Task details -
Copy the records below in full and leave every image out of the copy.

....................

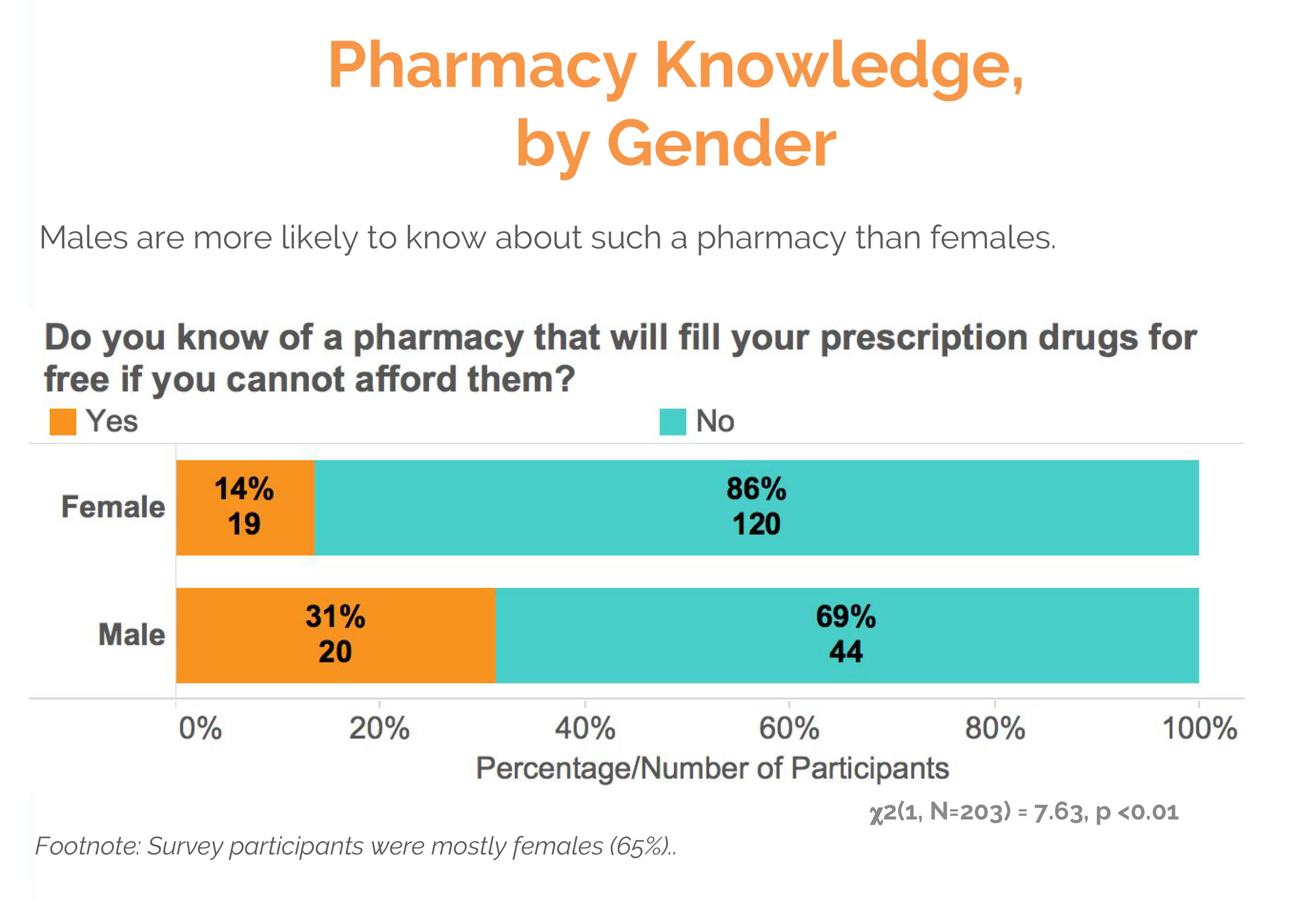 pharmacy knowledge by gender text survey results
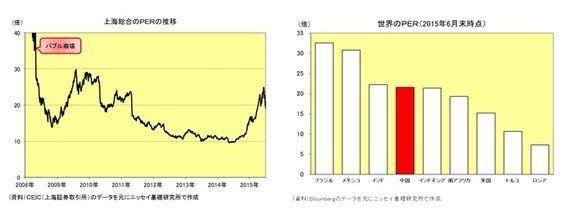 中国の株価急落をどう見るか?:研究員の眼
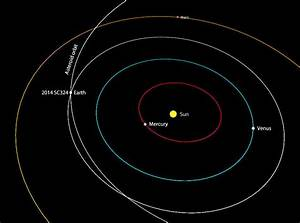 Asteroid 2014 SC324 Zips By Earth Friday Afternoon - Tips ...
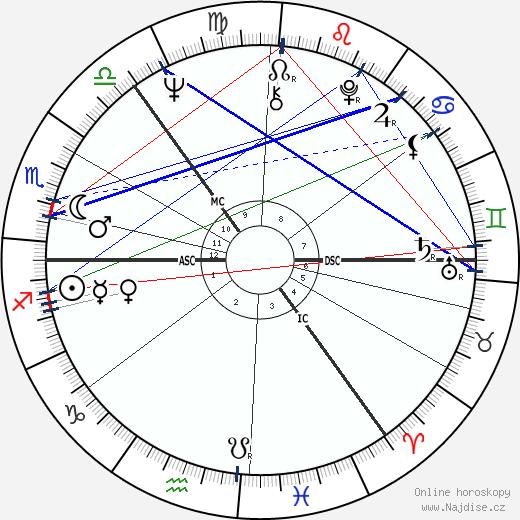 Richard Shepherd wikipedie wiki 2019, 2020 horoskop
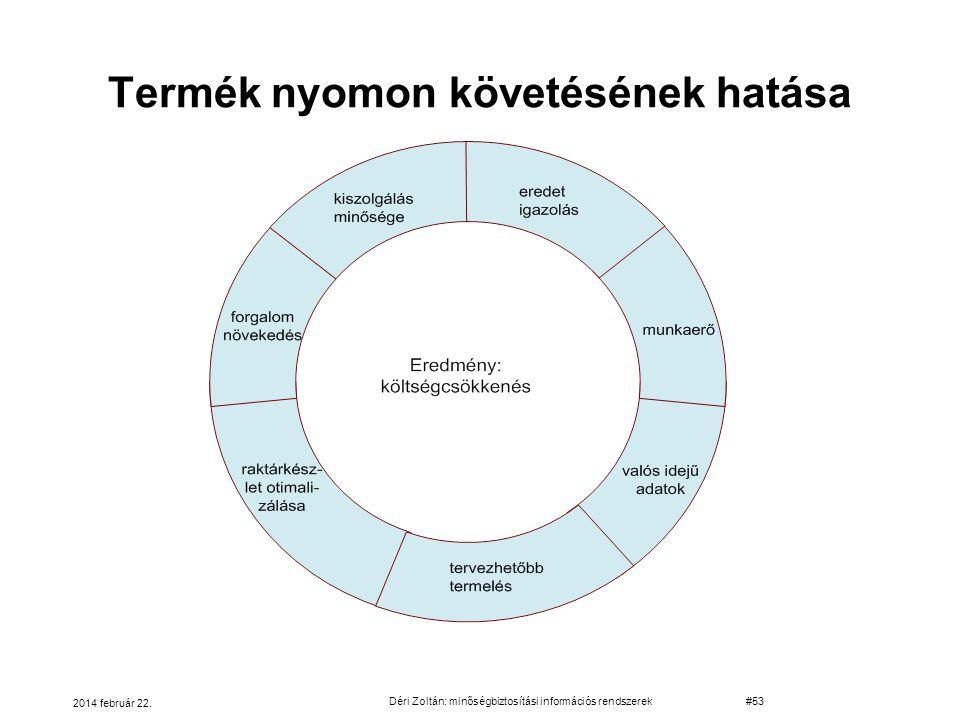Termék nyomon követésének hatása 2014 február 22. Déri Zoltán: minőségbiztosítási információs rendszerek#53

....................

Answer to the exercise -
 pharmacy knowledge by gender text survey results
 中国の株価急落をどう見るか?:研究員の眼
 Asteroid 2014 SC324 Zips By Earth Friday Afternoon - Tips ...
 Richard Shepherd wikipedie wiki 2019, 2020 horoskop
Termék nyomon követésének hatása 2014 február 22. Déri Zoltán: minőségbiztosítási információs rendszerek#53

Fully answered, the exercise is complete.